Gaziantep’te savaş sonrası süreçte, kentin kültürel açıdan gelişmesi için aydın ve entelektüel insanlar çalışmalar yapmışlardır. Mustafa Kemal Atatürk her kentten öğrenciyi yurt içinde ve yurt dışında farklı eğitimlere göndermiştir. Devletin bir politikası olarak Anadolu’nun her yerinden öğrencilerin dışarıda eğitim alması sağlanmış, bugün Köy Enstitüleri aranmaktadır. Gaziantep’ten Robert Koleji gibi okullara gönderilen öğrenciler olmuştur. O öğrenciler orada çok iyi eğitim aldılar.
Köy Enstitülerindeki sanatsal, kültürel, tarım eğitimleri, el becerilerinin geliştirilmesi gibi çalışmaları okudukça, ‘keşke bugün de olsa” dedirmektedir. O süreç özellikle 1940’lı yıllardan itibaren Gaziantep’e de yansıdı. Yetişmiş insanlar sonuçta tüm topluma etki ediyor. Gaziantep’te de sosyal yaşam bu şekilde gelişti ve eski fotoğraflar bizlere bu anlamda çok şey anlatıyor.
Sizin eski yıllardan hatırladığınız etkinlikler nasıldı?

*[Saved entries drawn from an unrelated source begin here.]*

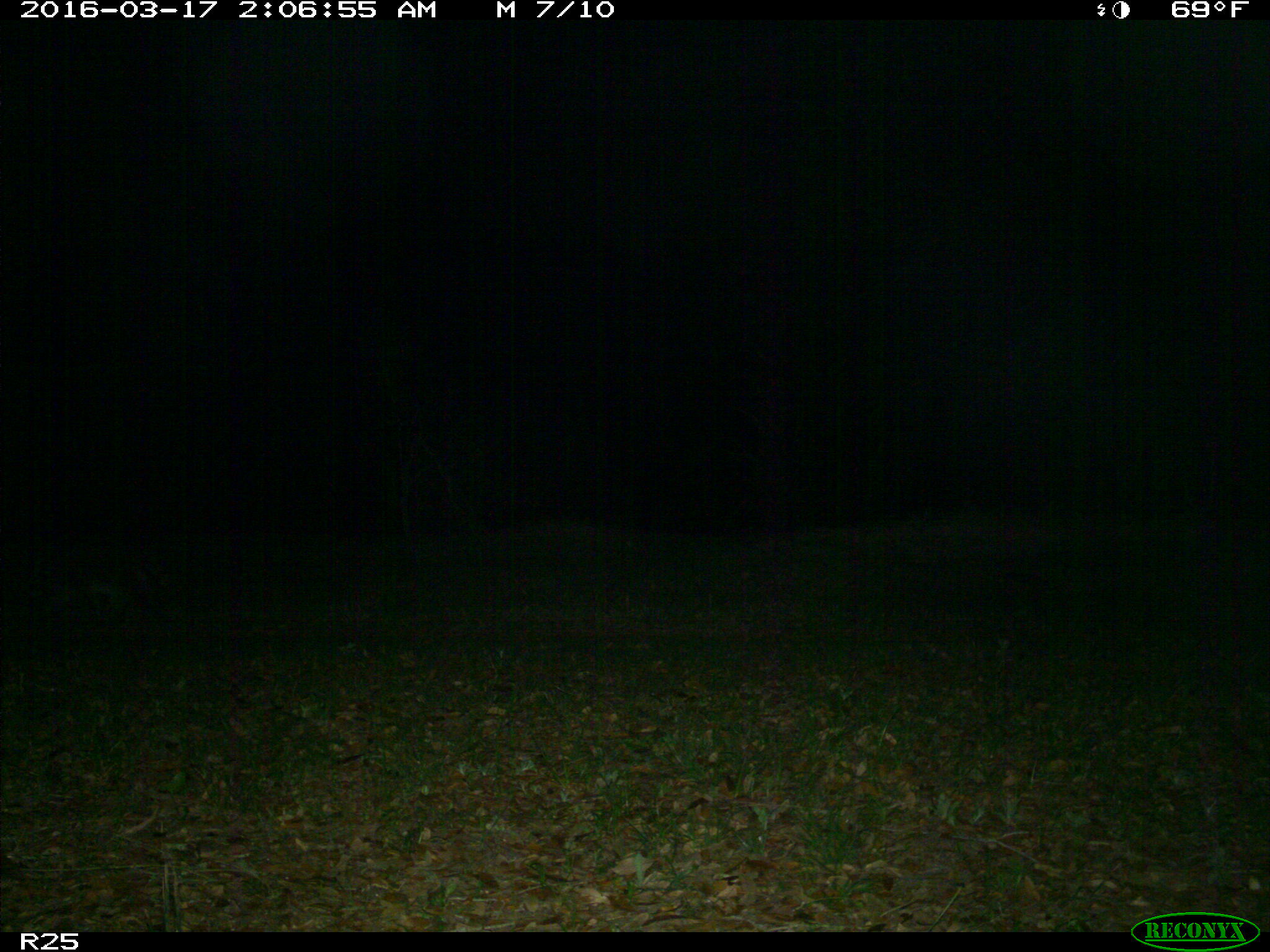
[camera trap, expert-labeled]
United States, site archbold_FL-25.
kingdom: Animalia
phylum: Chordata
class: Mammalia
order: Carnivora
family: Procyonidae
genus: Procyon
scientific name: Procyon lotor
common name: common raccoon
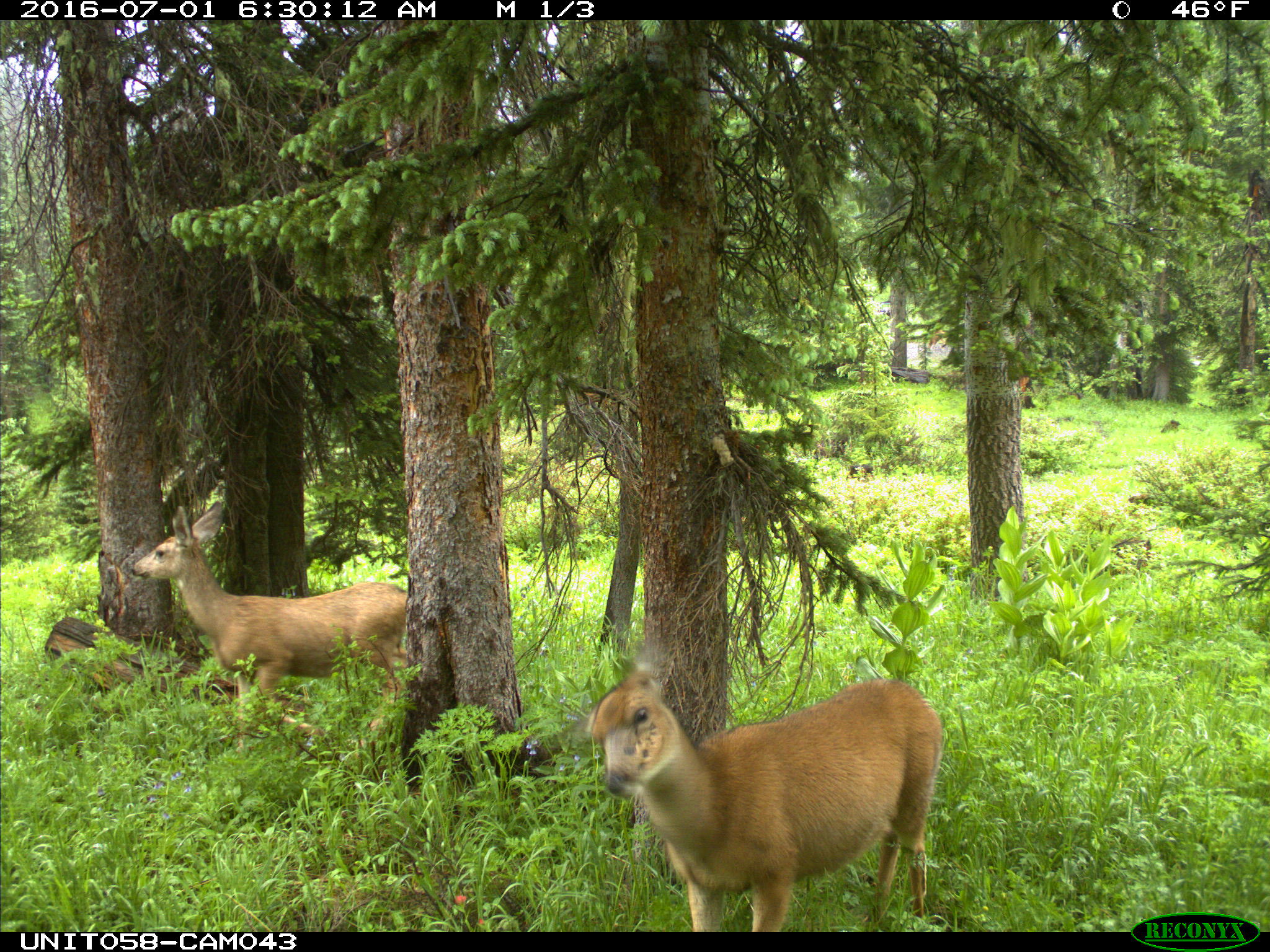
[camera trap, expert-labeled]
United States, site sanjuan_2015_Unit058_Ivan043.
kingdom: Animalia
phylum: Chordata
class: Mammalia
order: Artiodactyla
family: Cervidae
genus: Odocoileus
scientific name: Odocoileus hemionus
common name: mule deer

Geçmiş yıllarda da çeşitli dernekler geliri öğrencilere ve ihtiyaç sahiplerine verilmek üzere balolar, geceler, konserler düzenliyorlardı. Çok özenle hazırlanan, herkesin özenle katıldığı gecelerdi bunlar.
Gaziantep Kulübünün başkanlığını yaptığım dönemde bunlara öykünerek balolar düzenledik. Kıyafet zorunluluğu koyduk. Eşlerimizle vals yapardık. Katılan herkes keyif aldı. Geçmiş dönemlerde de benzer etkinlikler yapılıyordu. Kentin buna ihtiyacı var. Dün olduğu gibi pek çok dernek de bu konuda çaba gösteriyor. İyilik var oldukça gelecek güzel olacak…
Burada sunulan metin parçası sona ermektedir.